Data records
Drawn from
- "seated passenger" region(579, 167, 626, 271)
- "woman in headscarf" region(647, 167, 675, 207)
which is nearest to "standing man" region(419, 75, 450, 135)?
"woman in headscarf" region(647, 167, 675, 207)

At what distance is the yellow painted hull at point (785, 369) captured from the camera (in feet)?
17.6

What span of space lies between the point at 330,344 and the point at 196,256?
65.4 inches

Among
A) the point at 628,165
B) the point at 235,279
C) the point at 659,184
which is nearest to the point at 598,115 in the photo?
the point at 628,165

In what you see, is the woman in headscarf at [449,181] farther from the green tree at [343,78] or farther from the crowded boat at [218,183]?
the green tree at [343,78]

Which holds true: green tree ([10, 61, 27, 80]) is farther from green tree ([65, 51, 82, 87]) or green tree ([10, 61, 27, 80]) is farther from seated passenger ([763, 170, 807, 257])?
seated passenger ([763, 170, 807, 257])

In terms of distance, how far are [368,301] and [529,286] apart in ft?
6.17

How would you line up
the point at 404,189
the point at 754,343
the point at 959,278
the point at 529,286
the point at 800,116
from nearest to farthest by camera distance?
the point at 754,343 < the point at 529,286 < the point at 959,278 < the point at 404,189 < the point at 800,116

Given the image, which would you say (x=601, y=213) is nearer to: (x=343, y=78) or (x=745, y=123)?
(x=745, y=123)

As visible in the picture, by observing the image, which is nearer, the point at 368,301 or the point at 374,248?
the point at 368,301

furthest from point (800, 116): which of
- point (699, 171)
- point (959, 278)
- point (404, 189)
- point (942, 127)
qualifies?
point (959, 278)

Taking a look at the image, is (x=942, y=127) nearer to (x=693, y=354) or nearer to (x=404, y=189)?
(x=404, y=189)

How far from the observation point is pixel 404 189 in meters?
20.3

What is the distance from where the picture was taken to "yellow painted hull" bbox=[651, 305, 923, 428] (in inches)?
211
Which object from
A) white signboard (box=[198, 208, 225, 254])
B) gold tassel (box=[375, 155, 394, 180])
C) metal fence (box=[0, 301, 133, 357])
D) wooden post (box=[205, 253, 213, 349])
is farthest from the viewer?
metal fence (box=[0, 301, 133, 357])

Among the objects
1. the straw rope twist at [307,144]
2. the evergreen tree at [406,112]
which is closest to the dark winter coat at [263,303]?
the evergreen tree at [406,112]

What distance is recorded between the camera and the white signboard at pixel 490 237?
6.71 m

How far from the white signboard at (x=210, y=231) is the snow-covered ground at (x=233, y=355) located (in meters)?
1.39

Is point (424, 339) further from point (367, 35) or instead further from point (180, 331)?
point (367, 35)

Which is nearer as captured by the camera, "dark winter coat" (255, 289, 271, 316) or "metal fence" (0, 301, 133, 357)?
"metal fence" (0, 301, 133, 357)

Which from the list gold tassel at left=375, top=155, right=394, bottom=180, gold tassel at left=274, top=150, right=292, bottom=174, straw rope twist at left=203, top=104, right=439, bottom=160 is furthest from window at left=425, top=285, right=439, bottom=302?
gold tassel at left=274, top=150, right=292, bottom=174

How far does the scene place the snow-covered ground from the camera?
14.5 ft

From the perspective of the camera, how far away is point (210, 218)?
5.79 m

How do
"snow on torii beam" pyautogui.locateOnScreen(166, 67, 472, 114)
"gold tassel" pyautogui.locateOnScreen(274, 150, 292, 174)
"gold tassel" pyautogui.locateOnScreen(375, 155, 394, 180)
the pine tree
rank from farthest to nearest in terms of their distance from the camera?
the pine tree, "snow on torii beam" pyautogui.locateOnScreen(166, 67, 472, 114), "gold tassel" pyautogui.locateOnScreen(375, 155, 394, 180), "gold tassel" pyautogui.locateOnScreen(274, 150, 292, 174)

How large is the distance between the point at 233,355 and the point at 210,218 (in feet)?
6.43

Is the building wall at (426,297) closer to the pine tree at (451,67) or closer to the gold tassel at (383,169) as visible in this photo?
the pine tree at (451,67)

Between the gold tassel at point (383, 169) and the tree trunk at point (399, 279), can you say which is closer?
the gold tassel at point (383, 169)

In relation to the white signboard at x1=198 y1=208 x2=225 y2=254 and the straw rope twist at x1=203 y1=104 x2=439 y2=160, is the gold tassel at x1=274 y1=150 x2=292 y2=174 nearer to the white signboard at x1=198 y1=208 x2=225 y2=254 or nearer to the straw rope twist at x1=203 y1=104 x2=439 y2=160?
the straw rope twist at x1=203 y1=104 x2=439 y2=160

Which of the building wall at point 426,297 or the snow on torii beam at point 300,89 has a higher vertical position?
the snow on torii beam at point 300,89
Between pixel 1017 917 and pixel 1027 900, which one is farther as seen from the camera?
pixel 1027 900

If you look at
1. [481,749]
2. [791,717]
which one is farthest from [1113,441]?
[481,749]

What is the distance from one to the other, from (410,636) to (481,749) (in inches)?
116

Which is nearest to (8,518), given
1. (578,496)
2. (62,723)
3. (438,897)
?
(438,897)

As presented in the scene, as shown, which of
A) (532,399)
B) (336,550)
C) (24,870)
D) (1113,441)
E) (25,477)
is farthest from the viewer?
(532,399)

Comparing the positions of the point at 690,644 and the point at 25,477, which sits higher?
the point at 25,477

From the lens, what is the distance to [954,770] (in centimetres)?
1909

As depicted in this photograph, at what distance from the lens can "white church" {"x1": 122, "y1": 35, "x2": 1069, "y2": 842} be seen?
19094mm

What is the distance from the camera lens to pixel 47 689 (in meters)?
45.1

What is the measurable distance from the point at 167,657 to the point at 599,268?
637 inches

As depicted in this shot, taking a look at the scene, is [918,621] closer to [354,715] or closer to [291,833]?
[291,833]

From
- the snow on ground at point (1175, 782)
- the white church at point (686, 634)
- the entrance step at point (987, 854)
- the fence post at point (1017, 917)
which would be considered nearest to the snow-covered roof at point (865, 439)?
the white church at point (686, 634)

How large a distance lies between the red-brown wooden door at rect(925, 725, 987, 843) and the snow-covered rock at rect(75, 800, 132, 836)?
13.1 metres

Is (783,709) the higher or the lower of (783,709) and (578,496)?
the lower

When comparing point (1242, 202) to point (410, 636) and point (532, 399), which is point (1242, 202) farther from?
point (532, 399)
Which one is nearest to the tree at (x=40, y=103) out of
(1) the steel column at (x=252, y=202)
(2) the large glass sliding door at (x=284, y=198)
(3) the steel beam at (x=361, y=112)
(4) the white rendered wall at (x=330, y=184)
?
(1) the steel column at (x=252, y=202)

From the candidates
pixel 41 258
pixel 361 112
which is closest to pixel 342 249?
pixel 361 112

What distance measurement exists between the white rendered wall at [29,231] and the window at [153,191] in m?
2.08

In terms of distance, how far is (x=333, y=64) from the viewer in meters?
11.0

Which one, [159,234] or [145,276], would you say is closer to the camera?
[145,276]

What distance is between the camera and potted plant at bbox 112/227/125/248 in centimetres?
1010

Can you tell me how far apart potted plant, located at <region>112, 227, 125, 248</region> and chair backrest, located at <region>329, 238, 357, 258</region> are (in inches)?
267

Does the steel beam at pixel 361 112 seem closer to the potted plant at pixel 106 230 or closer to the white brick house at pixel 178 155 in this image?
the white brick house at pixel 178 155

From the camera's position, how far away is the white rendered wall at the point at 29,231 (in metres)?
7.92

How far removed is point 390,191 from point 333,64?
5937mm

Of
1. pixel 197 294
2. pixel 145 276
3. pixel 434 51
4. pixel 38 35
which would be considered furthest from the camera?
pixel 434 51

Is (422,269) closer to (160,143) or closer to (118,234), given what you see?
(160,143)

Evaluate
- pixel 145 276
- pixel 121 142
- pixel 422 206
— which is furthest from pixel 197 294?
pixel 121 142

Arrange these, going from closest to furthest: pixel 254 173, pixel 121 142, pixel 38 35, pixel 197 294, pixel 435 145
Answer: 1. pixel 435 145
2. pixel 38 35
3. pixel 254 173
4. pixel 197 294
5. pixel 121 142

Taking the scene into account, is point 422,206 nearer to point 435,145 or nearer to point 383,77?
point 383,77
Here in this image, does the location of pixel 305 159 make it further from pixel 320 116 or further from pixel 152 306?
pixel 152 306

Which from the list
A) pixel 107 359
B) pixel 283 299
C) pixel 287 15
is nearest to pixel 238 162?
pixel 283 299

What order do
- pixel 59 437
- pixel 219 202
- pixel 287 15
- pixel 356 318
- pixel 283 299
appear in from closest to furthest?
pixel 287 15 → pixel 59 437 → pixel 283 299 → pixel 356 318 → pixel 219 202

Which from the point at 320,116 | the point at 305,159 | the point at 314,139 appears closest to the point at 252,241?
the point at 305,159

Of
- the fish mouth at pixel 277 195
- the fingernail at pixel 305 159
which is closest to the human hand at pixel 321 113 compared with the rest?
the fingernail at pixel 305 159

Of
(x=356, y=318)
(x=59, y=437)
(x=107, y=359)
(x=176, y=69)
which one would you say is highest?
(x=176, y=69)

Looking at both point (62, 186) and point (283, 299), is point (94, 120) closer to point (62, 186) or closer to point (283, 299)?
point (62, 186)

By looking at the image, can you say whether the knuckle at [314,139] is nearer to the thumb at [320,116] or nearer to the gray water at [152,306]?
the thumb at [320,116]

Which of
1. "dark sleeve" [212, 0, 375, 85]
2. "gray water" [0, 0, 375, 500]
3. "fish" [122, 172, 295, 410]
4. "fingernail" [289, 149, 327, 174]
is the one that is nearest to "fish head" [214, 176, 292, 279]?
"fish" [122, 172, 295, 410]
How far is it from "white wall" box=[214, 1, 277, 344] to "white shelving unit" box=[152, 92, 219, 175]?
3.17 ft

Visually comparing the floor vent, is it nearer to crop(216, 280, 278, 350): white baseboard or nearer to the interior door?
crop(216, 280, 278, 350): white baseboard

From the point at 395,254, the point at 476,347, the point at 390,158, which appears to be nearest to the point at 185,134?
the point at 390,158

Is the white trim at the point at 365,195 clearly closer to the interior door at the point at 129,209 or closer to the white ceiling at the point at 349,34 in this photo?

Work instructions
Render the lines of the listing from the one containing "How would you line up" through the one containing "the point at 754,343 <", inclusive, as a Markdown table with the columns Row and Line, omitting any blank lines.

Task result
| Row | Line |
|---|---|
| 1 | How would you line up |
| 2 | the point at 404,189 |
| 3 | the point at 754,343 |
| 4 | the point at 959,278 |
| 5 | the point at 529,286 |
| 6 | the point at 800,116 |
| 7 | from nearest to farthest by camera distance? |
| 8 | the point at 754,343 < the point at 529,286 < the point at 959,278 < the point at 404,189 < the point at 800,116 |